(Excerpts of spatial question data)

________________________

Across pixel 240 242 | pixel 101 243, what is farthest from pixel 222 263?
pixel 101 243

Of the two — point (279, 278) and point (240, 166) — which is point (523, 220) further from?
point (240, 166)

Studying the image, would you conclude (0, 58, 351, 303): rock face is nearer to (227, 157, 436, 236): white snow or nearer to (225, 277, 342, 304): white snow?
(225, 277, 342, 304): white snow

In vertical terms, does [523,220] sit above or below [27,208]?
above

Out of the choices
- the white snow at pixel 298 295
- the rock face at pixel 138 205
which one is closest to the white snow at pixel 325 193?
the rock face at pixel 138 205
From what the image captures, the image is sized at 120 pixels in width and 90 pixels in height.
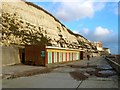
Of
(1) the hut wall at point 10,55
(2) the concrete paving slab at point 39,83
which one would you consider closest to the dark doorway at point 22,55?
(1) the hut wall at point 10,55

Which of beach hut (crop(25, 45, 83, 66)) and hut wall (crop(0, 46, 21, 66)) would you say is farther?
beach hut (crop(25, 45, 83, 66))

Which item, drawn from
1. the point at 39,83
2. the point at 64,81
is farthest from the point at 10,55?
the point at 39,83

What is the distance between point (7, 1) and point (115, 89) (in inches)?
2646

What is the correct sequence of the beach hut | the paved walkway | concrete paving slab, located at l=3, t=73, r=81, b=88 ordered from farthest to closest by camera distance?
the beach hut, the paved walkway, concrete paving slab, located at l=3, t=73, r=81, b=88

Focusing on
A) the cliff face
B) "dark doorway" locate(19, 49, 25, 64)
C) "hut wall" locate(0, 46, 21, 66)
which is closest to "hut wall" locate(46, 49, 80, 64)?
"dark doorway" locate(19, 49, 25, 64)

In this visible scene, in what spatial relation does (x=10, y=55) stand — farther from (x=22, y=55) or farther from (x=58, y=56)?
(x=58, y=56)

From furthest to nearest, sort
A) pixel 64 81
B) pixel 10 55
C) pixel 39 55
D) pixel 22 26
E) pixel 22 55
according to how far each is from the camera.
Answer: pixel 22 26
pixel 22 55
pixel 39 55
pixel 10 55
pixel 64 81

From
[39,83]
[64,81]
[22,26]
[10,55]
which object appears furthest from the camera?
[22,26]

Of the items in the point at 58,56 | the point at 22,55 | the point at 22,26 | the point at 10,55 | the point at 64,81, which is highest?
the point at 22,26

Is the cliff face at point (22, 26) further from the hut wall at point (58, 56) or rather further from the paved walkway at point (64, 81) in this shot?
the paved walkway at point (64, 81)

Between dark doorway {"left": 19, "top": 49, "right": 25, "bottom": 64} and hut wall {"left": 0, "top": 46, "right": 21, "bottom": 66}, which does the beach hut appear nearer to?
dark doorway {"left": 19, "top": 49, "right": 25, "bottom": 64}

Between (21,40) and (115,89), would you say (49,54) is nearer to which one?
(21,40)

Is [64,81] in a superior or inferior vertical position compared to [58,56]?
superior

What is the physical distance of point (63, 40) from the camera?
281ft
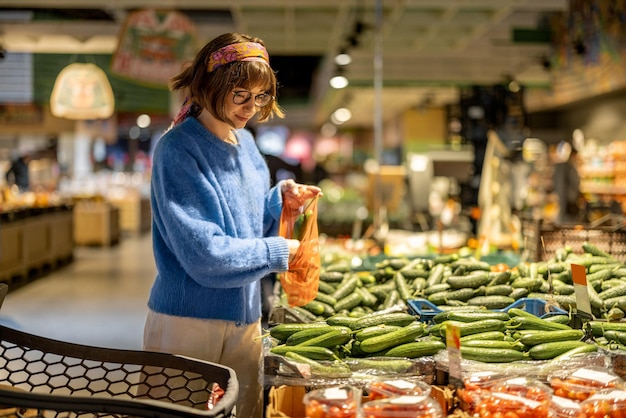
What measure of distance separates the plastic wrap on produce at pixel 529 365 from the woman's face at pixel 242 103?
3.12ft

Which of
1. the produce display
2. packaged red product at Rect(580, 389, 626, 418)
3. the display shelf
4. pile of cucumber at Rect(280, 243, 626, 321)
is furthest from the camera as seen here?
the display shelf

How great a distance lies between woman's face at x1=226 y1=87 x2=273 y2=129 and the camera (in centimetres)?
228

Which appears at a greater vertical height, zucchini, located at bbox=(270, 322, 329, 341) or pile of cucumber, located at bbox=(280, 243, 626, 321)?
pile of cucumber, located at bbox=(280, 243, 626, 321)

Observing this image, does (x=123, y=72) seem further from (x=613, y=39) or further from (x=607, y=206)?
(x=613, y=39)

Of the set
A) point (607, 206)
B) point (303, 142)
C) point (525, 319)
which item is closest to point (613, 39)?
point (607, 206)

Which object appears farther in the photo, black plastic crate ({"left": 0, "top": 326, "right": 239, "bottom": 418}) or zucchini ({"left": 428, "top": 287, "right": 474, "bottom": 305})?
zucchini ({"left": 428, "top": 287, "right": 474, "bottom": 305})

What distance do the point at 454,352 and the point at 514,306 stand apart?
3.39 feet

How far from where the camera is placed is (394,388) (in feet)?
6.48

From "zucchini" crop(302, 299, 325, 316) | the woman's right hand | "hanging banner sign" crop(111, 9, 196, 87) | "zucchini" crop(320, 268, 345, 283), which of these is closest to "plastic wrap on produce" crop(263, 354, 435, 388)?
the woman's right hand

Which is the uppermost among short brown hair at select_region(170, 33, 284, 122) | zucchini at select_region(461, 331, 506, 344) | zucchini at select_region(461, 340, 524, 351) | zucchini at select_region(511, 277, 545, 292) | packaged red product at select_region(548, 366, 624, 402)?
short brown hair at select_region(170, 33, 284, 122)

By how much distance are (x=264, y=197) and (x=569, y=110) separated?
16885mm

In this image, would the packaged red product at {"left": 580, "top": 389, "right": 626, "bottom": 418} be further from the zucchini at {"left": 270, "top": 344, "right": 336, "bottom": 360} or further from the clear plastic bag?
the clear plastic bag

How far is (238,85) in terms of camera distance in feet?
7.40

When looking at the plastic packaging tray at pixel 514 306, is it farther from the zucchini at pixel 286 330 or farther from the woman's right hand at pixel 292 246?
the woman's right hand at pixel 292 246
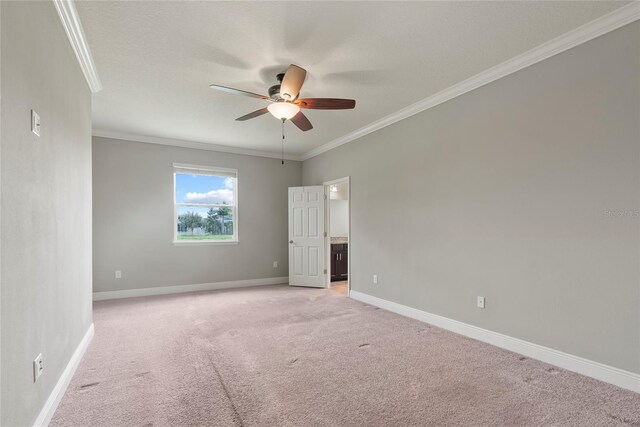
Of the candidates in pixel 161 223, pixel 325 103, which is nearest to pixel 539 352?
pixel 325 103

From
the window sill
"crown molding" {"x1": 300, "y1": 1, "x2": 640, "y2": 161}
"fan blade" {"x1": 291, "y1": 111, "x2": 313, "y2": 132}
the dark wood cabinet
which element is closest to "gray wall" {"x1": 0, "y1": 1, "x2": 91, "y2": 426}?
"fan blade" {"x1": 291, "y1": 111, "x2": 313, "y2": 132}

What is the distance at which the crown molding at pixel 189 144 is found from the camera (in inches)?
207

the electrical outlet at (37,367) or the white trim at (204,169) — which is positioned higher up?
the white trim at (204,169)

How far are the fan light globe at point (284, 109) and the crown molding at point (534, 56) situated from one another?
177 cm

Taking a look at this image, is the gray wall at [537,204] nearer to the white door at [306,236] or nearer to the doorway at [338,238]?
the doorway at [338,238]

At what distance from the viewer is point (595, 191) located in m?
2.50

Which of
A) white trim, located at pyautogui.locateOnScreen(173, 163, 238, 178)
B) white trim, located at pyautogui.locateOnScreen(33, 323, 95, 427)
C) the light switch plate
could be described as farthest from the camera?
white trim, located at pyautogui.locateOnScreen(173, 163, 238, 178)

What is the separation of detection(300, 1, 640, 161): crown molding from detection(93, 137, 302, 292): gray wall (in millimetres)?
3158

________________________

AIM.
Take the line with "By how much" as the first line and the last line of the records above as the final one; reproduce exactly the lines between them, both included, without pictures.

WRITTEN SOLUTION.
By how much distance are (x=264, y=197) and (x=569, y=110) separated?
16885mm

In this image, would the packaged red product at {"left": 580, "top": 389, "right": 626, "bottom": 418} be further from the zucchini at {"left": 270, "top": 344, "right": 336, "bottom": 360} or further from the clear plastic bag?
the clear plastic bag

How far is (238,85) in terms of camera distance in feet?
7.40

When looking at the plastic packaging tray at pixel 514 306, is it farther from the zucchini at pixel 286 330 or farther from the woman's right hand at pixel 292 246?
the woman's right hand at pixel 292 246
Of the candidates in pixel 161 223, pixel 325 103, which is nearest to pixel 539 352?
pixel 325 103

From
the window sill
"crown molding" {"x1": 300, "y1": 1, "x2": 640, "y2": 161}
"fan blade" {"x1": 291, "y1": 111, "x2": 313, "y2": 132}
the dark wood cabinet
which element is closest to "gray wall" {"x1": 0, "y1": 1, "x2": 91, "y2": 426}?
"fan blade" {"x1": 291, "y1": 111, "x2": 313, "y2": 132}

What is the distance at which the crown molding at pixel 189 144 is found from the camera (in inches)?
207

the electrical outlet at (37,367) or the white trim at (204,169) — which is positioned higher up?
the white trim at (204,169)

How far are the fan light globe at point (284, 109) and the crown molding at point (534, 56) situated from one another?
177 cm

Taking a look at this image, is the gray wall at [537,204] nearer to the white door at [306,236] or nearer to the doorway at [338,238]?
the doorway at [338,238]

At what distance from the viewer is point (595, 191) located in m?
2.50

Which of
A) white trim, located at pyautogui.locateOnScreen(173, 163, 238, 178)
B) white trim, located at pyautogui.locateOnScreen(33, 323, 95, 427)
C) the light switch plate
could be described as farthest from the camera?
white trim, located at pyautogui.locateOnScreen(173, 163, 238, 178)

What is the separation of detection(300, 1, 640, 161): crown molding from detection(93, 137, 302, 292): gray wall (in millimetres)?
3158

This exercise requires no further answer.